New Zealand probably could not escape the consequences, but there is no need for it to throw its own caution to the winds.
The living standards of any country depend to a large extent on the stability of its politics. New Zealand has been lucky in this respect. While our two main parties disagree on a great many subjects, they have agreed on those that underpin the economy. The central element of the economic consensus has been the monetary control of inflation.
It rests on the Reserve Bank Act 1989, which gave the central bank power to manage interest rates for the sole purpose of avoiding inflation. The consensus has been sustained so long that a generation of New Zealanders has grown up with no memory of inflation, and some of those old enough to remember think it is time the Reserve Bank was given other targets.
Sadly, the Labour Party seems to agree. It declared support for an NZ First bill due in Parliament this week that would have amended the act to require the bank to consider economic measures besides inflation when it sets the base interest rate known as the official cash rate. Debate on the bill was put off by Opposition delays, so the issue is unlikely to go away. Monetary policy is always contentious when the dollar is high, and at the moment it is very high.

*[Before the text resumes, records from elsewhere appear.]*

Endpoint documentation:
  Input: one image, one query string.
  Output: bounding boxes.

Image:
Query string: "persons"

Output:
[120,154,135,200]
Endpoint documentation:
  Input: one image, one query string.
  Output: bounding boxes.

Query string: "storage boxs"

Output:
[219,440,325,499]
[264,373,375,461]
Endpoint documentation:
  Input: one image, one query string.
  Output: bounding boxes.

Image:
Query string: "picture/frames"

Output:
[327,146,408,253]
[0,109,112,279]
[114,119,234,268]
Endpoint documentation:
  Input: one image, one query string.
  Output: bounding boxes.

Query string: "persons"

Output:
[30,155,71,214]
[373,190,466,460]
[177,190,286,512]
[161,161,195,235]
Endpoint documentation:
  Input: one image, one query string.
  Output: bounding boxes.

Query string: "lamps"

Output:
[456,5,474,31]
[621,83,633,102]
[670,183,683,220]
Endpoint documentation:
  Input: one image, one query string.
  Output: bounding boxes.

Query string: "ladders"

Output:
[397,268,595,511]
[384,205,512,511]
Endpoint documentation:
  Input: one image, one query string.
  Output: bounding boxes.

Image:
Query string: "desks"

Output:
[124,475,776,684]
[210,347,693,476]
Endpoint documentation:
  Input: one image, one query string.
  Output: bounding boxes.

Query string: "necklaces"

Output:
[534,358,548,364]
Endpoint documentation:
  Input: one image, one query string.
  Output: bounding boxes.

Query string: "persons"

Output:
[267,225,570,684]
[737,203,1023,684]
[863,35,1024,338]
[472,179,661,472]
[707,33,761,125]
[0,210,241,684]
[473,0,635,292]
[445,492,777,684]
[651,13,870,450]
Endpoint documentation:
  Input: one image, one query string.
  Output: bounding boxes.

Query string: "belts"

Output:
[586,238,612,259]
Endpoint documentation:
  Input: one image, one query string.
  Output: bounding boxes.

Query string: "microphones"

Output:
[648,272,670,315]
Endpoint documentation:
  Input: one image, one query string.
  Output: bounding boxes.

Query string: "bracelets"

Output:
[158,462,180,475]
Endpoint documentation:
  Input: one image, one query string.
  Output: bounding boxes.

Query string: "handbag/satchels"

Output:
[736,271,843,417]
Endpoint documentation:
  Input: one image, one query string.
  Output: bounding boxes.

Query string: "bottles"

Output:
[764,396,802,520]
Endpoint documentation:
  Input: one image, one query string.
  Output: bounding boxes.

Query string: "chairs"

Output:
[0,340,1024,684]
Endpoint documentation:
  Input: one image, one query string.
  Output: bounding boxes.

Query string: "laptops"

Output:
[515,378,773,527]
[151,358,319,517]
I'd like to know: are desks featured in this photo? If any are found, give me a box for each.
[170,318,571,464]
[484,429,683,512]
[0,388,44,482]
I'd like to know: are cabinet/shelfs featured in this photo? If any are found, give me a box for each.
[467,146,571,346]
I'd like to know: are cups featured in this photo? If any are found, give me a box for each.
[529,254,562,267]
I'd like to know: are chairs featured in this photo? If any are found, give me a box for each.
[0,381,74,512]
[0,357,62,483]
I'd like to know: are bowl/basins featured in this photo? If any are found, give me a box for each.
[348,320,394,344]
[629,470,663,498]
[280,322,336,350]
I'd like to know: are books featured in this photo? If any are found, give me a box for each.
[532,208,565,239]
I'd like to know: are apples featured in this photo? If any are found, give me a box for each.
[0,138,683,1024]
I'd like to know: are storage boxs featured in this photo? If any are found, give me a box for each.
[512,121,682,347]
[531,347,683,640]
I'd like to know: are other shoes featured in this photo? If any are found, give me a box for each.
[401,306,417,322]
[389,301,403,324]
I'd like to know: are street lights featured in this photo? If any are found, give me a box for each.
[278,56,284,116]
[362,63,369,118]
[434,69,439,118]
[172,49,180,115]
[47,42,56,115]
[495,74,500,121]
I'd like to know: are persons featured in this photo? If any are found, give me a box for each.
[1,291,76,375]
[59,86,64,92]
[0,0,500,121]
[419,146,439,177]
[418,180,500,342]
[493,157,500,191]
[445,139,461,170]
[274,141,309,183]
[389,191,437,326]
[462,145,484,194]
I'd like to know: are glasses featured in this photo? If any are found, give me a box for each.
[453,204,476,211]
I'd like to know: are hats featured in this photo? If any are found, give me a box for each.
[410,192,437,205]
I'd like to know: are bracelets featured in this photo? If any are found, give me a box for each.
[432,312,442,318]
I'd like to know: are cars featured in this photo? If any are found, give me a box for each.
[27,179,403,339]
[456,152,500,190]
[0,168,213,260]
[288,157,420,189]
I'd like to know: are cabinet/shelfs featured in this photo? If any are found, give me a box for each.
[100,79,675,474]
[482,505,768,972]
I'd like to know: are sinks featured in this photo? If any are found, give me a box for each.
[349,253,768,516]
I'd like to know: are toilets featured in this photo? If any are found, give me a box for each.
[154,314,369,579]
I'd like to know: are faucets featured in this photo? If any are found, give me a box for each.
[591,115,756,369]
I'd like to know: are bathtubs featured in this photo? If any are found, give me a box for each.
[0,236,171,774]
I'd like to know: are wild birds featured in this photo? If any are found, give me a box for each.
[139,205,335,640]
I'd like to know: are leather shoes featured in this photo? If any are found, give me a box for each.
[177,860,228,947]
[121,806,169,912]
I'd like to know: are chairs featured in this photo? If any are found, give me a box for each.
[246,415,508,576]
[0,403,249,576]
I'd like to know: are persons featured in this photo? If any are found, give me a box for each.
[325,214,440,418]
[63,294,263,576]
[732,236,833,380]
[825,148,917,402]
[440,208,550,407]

High exchange rates lower the earnings of exports when they are converted to New Zealand dollars. Labour wants exports and employment to be added to the Reserve Bank's targets, says economic policy spokesman David Cunliffe. Labour has had this internal debate many times before. This time its doubts about the single inflation target are exacerbated by the fact that central banks in the United States and Europe seem to have thrown all concern for inflation to the four winds.
In their quest to get their economies growing again after the global financial crisis, the American and European central banks are starting a second or third round of "quantitative easing" - putting more cash into their economies by buying their governments' bonds. Having lowered the cost of money with near-zero interest rates, they had no other way to try to stimulate economic activity other than by increasing the quantity of money in circulation - the classic cause of inflation.
Unless their economies respond and match the additional money with the consumption of more goods and services, the world is facing another era of high inflation. New Zealand probably could not escape the consequences, but there is no need for it to throw its own caution to the winds.
Central banks have been so effective at controlling inflation in all countries where they were given that remit that governments have supposed the banks could be just as effective at stimulating an economy. Experience everywhere over the past four years suggests that is not so. Monetary relaxation is no doubt necessary for a stimulus, but it is not sufficient. Other policies probably need to come into play to restore the confidence of consumers and business to spend and expand.
Political parties need to think about what those policies might be, rather than putting all their faith in a central bank. It would take more than a lower exchange rate to generate the growth, exports and employment that Labour, Greens and NZ First want to add to the Reserve Bank's targets.
The bank takes account of all these things, and many others, every time it sets the official cash rate. But to put all these things in its target would be a recipe for indecision. It would put the country's financial and economic stability at risk again. Labour should come to its senses before another turn at government comes around.